Dr. Masters co-founded wunderground in 1995. He flew with the NOAA Hurricane Hunters from 1986-1990. Co-blogging with him: Bob Henson, @bhensonweather
By: Dr. Jeff Masters , 3:14 PM GMT on January 10, 2011
A powerful winter storm has brought heavy snow and dangerous amounts of freezing rain to much of the South, in a swath stretching from northeastern Texas to southern North Carolina. The storm began Sunday in Texas, then tracked almost due east, bringing snow amounts of 8 - 11 inches to southern Arkansas, northern Mississippi, northern Alabama, and southern Tennessee. As of 9am CST, the heaviest snow amounts as reported in the NOAA Storm Summary were 11 inches at Lawrenceburg, TN and 10 inches at Baldwyn, MS. The worst freezing rain was reported in central Georgia at Fort Valley, where 3/4" of ice had accumulated. Texarkana, Arkansas, had 1/2" of ice. Freezing rain amounts of 1/4 inch were also reported over much of northern Louisiana, central Alabama, and central Mississippi. A nasty mix of up to four inches of snow, sleet, and freezing rain hit the Atlanta, Georgia area, causing the cancellation of thousands of flights at the world's busiest airport. The storm will bring an additional 2 - 6 inches of snow to eastern Tennessee, central South Carolina, and central North Carolina today, with significant freezing rain possible in northern Georgia and portions of North and South Carolina.
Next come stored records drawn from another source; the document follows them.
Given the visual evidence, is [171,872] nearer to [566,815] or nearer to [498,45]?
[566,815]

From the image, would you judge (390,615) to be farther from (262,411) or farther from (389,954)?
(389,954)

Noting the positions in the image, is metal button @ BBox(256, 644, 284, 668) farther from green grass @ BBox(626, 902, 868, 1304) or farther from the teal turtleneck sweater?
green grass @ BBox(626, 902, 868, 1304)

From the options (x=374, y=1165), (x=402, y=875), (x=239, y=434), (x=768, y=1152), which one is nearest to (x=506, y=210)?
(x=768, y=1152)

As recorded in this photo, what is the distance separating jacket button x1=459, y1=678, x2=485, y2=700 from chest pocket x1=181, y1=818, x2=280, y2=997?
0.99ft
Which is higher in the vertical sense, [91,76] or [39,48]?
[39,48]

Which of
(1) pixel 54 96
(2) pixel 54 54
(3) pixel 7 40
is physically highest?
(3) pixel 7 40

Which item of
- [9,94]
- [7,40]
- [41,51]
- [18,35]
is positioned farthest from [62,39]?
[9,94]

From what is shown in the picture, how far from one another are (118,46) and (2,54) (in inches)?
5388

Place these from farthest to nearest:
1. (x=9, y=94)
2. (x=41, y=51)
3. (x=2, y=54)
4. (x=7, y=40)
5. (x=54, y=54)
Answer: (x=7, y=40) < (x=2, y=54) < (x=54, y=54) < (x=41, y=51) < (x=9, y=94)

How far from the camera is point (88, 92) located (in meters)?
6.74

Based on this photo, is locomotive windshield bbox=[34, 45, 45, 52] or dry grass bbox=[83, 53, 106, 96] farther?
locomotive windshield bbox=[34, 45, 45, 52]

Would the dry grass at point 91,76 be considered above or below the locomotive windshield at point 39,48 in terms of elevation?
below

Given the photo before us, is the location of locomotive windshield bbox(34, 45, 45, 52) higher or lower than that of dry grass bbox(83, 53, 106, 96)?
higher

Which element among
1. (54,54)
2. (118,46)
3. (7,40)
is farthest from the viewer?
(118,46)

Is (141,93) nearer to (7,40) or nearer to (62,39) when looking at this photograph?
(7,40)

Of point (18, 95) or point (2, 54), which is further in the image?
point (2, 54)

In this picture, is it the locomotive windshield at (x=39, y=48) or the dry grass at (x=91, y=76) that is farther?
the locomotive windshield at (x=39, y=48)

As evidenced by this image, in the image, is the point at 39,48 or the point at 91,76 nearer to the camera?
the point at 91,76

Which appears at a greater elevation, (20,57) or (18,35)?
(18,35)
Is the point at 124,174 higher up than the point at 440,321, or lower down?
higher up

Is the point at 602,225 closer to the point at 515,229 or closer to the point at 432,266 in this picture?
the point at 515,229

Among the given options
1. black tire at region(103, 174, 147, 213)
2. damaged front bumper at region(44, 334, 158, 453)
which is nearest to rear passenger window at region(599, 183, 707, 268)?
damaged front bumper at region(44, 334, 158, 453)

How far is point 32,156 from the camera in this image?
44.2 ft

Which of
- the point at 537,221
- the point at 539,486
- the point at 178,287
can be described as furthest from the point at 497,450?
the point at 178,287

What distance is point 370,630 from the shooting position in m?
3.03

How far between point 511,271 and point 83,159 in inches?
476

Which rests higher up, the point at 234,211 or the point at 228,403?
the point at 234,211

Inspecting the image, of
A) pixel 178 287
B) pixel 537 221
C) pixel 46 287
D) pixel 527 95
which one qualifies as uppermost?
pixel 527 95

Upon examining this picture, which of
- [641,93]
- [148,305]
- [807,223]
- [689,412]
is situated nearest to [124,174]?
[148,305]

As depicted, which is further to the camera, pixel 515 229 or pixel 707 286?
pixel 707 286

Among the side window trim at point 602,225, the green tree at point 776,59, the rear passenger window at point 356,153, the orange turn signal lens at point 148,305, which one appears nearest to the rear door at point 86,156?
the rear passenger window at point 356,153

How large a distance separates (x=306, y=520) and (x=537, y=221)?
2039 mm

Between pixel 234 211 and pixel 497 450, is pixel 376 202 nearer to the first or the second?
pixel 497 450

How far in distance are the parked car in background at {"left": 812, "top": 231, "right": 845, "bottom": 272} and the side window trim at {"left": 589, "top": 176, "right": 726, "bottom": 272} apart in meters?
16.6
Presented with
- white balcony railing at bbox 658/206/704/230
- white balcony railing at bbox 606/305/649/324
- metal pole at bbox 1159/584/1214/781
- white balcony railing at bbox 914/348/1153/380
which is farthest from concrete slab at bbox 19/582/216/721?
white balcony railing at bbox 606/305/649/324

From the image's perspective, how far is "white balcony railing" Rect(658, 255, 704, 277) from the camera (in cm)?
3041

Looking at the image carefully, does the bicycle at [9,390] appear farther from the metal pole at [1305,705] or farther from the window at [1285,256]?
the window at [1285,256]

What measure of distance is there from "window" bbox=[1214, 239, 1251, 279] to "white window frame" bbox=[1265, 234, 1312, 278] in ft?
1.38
Below-freezing temperatures are expected to remain over the region through Wednesday morning, resulting in a long period of dangerous travel conditions.
Major Nor'easter expected for New York City and Boston
Today's snow storm is expected to push off the coast of North Carolina tonight, then "bomb" into a classic Nor'easter off the coast of New England on Tuesday and Wednesday. Up to a foot of snow is possible for New York City, Boston, and coastal Connecticut and Rhode Island beginning on Tuesday night. The Nor'easter will not be as intense as the December 26 blizzard, however. The winds from the new storm are expected to remain less than 35 mph, resulting in only minor coastal flooding and an absence of blizzard conditions (winds in excess of 35 mph and visibility less than 1/4 mile.)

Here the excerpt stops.